Perhaps you come to know a person better when she is fog-bound in your flat, with nothing but the things she arrived in. The mere chance that your slippers happen to fit her seems to do a great deal, and she has various opportunities of being more charming than a regular visitor. Barbara took them all. She was sensible, she was considerate, she was merry. At every moment, at every angle the time presented, she was unfailingly exactly right and something over, something you could only reckon as the delightful benefit of having always been exactly right.
“It’s instinctive,” Graham said when we discussed it. “She does it on a principle that has become subliminal. We see only the results.”
Graham appreciated it, enjoyed it, just as much as I did—even more, with his inveterate eye for the beautiful. And Towse, I can only say that Towse grovelled, beamingly and at once, before Lady Barbara. Merely ministering to her at breakfast, hovering, in so far as Towse could hover, with the sanctioned bacon and the traditional marmalade, was a gratification to Towse, I could see, after our uncanny trans-Atlantic habits of raw fruit and wheat biscuits. There was an immediate kinship or clanship; Towse belonged to the scullery end of the family edifice, but she belonged to it out and out; and Barbara called Towse a darling.
As a matter of fact, up in our little lighthouse, Barbara was literally out of her element and profited by it. London was drowned outside, and London was the element that defined her by pointing out her necessities. There with us she had no necessities; at least they were not in sight; she was just a very nice girl, enjoying an absurd little accident. It seemed to me more and more odd that so nice a girl could admit London’s limitations—could allow the importance of her life to be placed in the chance
that some thousands of pounds a year should arrive and be at her disposition. It was pleasant, even for that little while, to forget it.
I suppose the fact of one’s own appearance being rather insignificant made one enjoy it more, seeing Barbara sitting after dinner in the Tudor chair with the panelled back that Graham had proved only the day before not to be an imposture. He had insisted, as a matter partly of principle, partly of discipline, upon burning every “fake” that he was deceived into buying; and though we had some lovely fires, I was oppressed by the waste of money. It was very pleasant to see Barbara with her head against the warm brown panels of this, just under the bar of jewel-carving. Her hair was almost reflected in it.
“You are very becoming to that chair,” I told her.
“I’m so glad. But it would be nicer of you to say that it is becoming to me,” said Barbara.
“Do you think it would? But not so gratifying for us,” I laughed, “because the chair is ours to keep, you see.”
I had a perfectly terrified instant, for Barbara looked at the fire and burned redder and redder and redder.

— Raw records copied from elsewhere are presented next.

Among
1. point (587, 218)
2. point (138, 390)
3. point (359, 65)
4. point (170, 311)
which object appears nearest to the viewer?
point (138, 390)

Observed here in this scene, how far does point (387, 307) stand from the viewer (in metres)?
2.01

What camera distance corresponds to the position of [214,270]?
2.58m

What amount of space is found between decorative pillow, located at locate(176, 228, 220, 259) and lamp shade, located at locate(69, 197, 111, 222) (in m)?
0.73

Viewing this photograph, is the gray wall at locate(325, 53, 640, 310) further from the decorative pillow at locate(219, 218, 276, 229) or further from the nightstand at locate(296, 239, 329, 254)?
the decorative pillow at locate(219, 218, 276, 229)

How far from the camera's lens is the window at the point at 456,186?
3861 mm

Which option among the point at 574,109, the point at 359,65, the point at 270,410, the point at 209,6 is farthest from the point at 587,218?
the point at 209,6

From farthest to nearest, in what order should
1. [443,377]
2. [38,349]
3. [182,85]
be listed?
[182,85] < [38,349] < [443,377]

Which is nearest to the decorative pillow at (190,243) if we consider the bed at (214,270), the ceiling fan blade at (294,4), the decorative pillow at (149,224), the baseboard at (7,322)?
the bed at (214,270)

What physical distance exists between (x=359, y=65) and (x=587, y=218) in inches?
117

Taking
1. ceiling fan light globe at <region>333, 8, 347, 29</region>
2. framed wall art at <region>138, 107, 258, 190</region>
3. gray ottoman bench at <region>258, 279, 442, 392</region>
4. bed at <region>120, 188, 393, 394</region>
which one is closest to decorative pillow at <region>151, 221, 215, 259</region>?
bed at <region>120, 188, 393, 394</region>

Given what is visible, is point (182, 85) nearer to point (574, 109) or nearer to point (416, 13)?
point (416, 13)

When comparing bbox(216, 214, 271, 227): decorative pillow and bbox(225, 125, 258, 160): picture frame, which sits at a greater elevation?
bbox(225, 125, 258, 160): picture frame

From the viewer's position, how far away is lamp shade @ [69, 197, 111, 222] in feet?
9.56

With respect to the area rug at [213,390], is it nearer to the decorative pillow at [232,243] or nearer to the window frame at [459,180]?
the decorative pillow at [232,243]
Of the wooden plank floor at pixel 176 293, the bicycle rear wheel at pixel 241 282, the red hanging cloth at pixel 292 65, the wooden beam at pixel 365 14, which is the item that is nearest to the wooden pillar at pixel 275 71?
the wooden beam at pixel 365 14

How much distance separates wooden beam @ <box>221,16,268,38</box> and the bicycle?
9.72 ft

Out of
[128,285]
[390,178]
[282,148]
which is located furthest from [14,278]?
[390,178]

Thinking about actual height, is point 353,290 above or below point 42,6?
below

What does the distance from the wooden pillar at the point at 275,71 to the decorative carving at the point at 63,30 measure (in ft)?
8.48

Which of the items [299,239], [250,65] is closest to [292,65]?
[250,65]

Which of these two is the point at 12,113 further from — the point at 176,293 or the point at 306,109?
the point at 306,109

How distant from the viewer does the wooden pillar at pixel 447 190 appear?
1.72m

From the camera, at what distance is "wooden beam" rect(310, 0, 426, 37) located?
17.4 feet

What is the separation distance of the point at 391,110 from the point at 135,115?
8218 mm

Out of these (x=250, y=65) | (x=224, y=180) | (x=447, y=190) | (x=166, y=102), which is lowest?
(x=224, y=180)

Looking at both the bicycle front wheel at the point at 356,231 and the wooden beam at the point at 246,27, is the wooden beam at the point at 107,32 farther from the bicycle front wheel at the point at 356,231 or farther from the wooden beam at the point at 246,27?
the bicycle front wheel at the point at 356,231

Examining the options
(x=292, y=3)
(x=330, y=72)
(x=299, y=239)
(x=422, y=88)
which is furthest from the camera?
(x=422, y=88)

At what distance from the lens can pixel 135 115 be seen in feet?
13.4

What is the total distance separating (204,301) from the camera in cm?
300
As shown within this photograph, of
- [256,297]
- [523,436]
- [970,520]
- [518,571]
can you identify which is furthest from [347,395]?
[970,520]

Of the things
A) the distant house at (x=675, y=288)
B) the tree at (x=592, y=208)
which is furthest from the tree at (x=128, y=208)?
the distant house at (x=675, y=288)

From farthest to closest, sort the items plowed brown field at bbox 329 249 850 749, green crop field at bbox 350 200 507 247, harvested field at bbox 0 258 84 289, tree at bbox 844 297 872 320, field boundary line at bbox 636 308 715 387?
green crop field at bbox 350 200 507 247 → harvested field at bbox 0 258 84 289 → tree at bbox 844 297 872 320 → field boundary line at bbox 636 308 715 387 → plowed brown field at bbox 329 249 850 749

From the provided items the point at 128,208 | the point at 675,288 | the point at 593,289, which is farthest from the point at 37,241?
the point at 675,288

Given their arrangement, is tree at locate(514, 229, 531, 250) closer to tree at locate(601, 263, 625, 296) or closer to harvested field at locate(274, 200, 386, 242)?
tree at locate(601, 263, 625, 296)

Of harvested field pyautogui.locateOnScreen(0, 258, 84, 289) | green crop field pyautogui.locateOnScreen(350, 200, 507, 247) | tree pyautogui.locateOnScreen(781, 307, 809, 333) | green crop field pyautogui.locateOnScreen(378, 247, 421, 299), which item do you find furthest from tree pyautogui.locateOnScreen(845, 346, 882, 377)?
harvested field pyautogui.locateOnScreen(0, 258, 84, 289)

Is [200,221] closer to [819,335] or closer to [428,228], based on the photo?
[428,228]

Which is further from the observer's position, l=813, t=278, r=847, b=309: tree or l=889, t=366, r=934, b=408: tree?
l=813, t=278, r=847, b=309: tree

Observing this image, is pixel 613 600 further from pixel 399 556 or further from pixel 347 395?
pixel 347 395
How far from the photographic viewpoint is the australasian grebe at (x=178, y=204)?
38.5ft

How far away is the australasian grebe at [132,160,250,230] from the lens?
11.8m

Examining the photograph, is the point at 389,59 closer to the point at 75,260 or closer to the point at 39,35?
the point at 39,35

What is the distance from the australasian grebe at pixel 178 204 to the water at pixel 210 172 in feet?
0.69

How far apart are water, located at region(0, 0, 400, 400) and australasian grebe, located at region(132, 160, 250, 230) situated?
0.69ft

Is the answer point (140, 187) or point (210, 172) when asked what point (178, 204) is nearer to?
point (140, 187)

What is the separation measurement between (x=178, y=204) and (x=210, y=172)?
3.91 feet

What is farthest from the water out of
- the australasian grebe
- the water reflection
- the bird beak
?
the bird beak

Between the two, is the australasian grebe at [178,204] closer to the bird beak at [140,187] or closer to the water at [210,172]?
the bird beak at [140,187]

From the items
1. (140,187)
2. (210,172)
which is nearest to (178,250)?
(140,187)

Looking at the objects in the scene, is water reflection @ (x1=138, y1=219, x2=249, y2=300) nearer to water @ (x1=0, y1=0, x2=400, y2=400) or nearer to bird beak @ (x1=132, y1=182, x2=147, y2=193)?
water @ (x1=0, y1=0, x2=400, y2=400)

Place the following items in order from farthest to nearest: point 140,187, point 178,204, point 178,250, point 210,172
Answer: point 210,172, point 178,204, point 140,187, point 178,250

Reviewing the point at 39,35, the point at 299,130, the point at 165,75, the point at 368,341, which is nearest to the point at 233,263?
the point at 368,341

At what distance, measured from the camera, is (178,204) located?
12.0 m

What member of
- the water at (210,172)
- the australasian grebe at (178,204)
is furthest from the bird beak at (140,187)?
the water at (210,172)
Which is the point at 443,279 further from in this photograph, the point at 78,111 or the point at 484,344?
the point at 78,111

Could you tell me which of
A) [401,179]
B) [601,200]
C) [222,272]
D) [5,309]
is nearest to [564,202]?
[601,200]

A sudden suspicion seized me of what might have been said in an hour and three-quarters in a four-wheeler. But Graham himself dispelled it.
“And Lady Barbara, alas! is only ours to lose,” he said cheerfully in the door.
“Do you mind his cigarette?” I asked her. “Or shall we order him back into the dining-room?”
“I love it!” said Barbara. “Peter smokes everywhere. Mother and I sometimes wish we smoked ourselves, just to be on terms with him.”